Applicant’s arguments with respect to the rejection to the claims of 35 U.S.C. 103 have been considered but are moot because the arguments do not apply to the current combination of references being used in the current rejection. In light of Applicants amendments and arguments the Examiner updated the search and provided new art to reject the claim limitations.
Claim Rejections - 35 USC § 101
35 U.S.C. 101 reads as follows:
Whoever invents or discovers any new and useful process, machine, manufacture, or composition of matter, or any new and useful improvement thereof, may obtain a patent therefor, subject to the conditions and requirements of this title.
Claims 1-20 are rejected under 35 U.S.C. 101 because the claimed invention is directed to non-patentable subject matter. The claims are directed to an abstract idea without significantly more.
Claims 1-20 are rejected under 35 U.S.C. 101 because the claimed invention is directed to an abstract idea without significantly more. The judicial exception is not integrated into a practical application. The claims do not include additional elements that are sufficient to amount to significantly more than the judicial exception.
With respect to Step 1 of the eligibility inquiry (as explained in MPEP 2106), it is first noted that the method (claims 1-7), computer program product (claims 8-14), and system (claims 15-20) are directed to potentially eligible categories of subject matter (i.e., process, machine, and article of manufacture respectively). Thus, Step 1 is satisfied.
With respect to Step 2, and in particular Step 2A Prong One, it is next noted that the claims recite an abstract idea by reciting mathematical relationships, mathematical formulas or equations, mathematical calculations which falls into the “Mathematical concepts” group within the enumerated groupings of abstract ideas set forth in the 2019 PEG. The mere nominal recitation of a generic computer does not take the claim limitation out of methods of organizing human activity or the mathematical concepts. Thus, the claim recites mathematical concepts for performing certain methods of organizing human activity.
A claim that recites a mathematical calculation, when the claim is given its broadest reasonable interpretation in light of the specification, will be considered as falling within the "mathematical concepts" grouping. A mathematical calculation is a mathematical operation (such as multiplication) or an act of calculating using mathematical methods to determine a variable or number, e.g., performing an arithmetic operation such as exponentiation. There is no particular word or set of words that indicates a claim recites a mathematical calculation. That is, a claim does not have to recite the word "calculating" in order to be considered a mathematical calculation. For example, a step of "determining" a variable or number using mathematical methods or "performing" a mathematical operation may also be considered mathematical calculations when the broadest reasonable interpretation of the claim in light of the specification encompasses a mathematical calculation.
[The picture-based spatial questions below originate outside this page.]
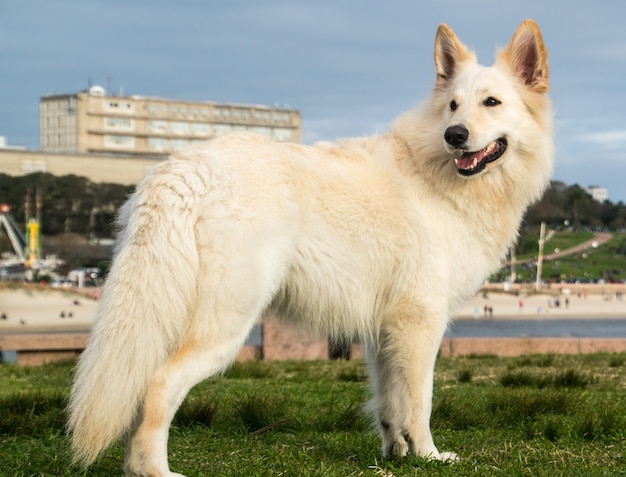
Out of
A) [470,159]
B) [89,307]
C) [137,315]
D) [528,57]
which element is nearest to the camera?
[137,315]

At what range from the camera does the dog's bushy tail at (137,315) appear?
4680mm

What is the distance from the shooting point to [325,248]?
543 centimetres

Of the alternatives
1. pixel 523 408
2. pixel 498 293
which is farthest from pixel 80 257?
pixel 523 408

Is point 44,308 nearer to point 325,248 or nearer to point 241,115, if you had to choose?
point 325,248

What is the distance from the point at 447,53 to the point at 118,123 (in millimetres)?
142470

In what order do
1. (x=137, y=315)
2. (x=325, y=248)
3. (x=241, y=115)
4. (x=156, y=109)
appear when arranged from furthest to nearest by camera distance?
(x=241, y=115) < (x=156, y=109) < (x=325, y=248) < (x=137, y=315)

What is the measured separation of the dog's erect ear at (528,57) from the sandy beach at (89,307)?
51.5 metres

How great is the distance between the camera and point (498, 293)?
80.8 metres

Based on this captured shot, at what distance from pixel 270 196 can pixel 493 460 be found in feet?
7.03

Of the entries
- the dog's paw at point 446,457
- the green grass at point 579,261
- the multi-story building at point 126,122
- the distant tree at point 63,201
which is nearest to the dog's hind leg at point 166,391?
the dog's paw at point 446,457

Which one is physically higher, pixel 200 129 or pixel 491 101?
pixel 200 129

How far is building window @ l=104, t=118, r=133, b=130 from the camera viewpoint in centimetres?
14350

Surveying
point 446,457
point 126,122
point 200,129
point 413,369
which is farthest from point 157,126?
point 446,457

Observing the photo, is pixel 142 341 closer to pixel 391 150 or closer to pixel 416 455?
pixel 416 455
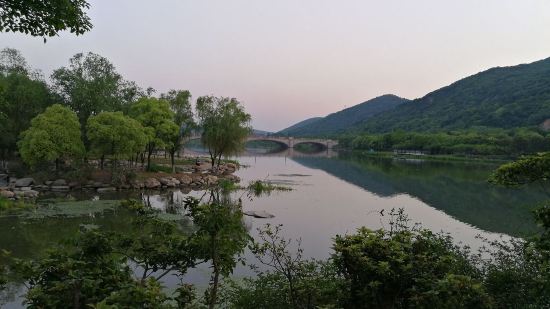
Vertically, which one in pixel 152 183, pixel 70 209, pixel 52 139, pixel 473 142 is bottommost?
pixel 70 209

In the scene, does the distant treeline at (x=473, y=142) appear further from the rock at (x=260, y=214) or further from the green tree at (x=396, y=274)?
the green tree at (x=396, y=274)

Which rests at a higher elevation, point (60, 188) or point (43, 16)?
point (43, 16)

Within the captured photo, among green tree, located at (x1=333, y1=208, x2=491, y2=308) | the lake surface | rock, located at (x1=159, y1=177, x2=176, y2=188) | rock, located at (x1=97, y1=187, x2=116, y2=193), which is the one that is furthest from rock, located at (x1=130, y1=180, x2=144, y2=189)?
green tree, located at (x1=333, y1=208, x2=491, y2=308)

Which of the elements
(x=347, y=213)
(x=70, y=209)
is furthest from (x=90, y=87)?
(x=347, y=213)

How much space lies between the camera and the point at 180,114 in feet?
151

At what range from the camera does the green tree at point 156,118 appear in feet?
136

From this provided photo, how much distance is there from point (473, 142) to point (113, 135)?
296ft

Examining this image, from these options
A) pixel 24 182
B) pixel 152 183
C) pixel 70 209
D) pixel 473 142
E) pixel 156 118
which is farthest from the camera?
pixel 473 142

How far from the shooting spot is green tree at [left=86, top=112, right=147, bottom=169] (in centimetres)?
3469

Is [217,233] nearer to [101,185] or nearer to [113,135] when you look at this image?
[113,135]

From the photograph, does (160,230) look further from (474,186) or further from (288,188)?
(474,186)

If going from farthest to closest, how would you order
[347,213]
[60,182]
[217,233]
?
[60,182], [347,213], [217,233]

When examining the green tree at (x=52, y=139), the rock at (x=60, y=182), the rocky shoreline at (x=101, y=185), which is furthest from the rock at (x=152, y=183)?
the rock at (x=60, y=182)

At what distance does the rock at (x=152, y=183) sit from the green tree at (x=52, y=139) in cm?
646
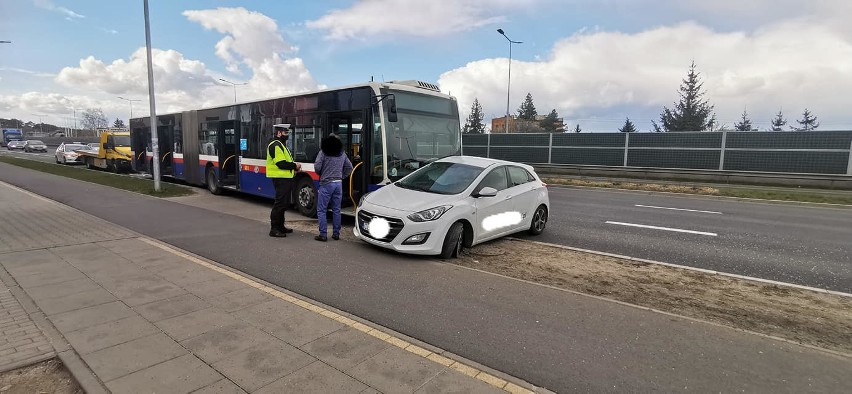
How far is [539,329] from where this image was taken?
13.1ft

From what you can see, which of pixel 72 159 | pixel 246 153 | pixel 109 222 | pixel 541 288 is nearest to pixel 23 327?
pixel 541 288

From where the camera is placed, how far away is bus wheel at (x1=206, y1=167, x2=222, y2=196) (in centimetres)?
1386

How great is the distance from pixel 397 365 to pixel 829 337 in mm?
3938

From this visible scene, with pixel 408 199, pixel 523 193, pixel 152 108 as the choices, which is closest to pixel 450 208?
pixel 408 199

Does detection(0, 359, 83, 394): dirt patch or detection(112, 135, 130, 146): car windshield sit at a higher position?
detection(112, 135, 130, 146): car windshield

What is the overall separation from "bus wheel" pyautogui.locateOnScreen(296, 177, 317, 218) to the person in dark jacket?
2.54 meters

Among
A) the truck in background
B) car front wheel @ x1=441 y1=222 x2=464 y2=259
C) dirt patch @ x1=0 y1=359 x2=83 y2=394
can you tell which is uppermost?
the truck in background

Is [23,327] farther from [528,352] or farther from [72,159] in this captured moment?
[72,159]

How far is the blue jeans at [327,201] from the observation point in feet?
24.2

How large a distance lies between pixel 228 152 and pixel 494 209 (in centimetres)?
933

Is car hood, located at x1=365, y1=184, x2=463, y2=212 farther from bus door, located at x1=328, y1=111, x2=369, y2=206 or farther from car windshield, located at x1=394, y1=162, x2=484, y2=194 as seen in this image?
bus door, located at x1=328, y1=111, x2=369, y2=206

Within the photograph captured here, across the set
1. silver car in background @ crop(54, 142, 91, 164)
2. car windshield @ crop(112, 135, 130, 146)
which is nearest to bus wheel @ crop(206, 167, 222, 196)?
car windshield @ crop(112, 135, 130, 146)

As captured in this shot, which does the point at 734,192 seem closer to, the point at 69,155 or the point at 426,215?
the point at 426,215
The limitations reciting the abstract idea(s) (mathematical concepts), as set forth in exemplary claim 1, are: receiving a request to determine a number of agents working at a future time;Independent claims 8 and 14 recite the CRM and system for performing the method of independent claim 1 without adding significantly more. Thus, the same rationale/analysis is applied.
With respect to Step 2A Prong Two, the judicial exception is not integrated into a practical application. The additional elements are directed to using a combination engine… wherein the multiple modeling engines run independently of one another and of the combination engine, wherein training and inference workloads of the multiple modeling engines are distributed across different computing servers; A non-transitory computer readable medium storing instructions operable to cause one or more processors to perform operations comprising…; An apparatus comprising: a memory; and a processor configured to execute instructions stored in the memory to…; (as recited in claims 1, 8, and 15). However, these elements fail to integrate the abstract idea into a practical application because they fail to provide an improvement to the functioning of a computer or to any other technology or technical field, fail to apply the exception with a particular machine, fail to apply the judicial exception to effect a particular treatment or prophylaxis for a disease or medical condition, fail to effect a transformation of a particular article to a different state or thing, and fail to apply/use the abstract idea in a meaningful way beyond generally linking the use of the judicial exception to a particular technological environment.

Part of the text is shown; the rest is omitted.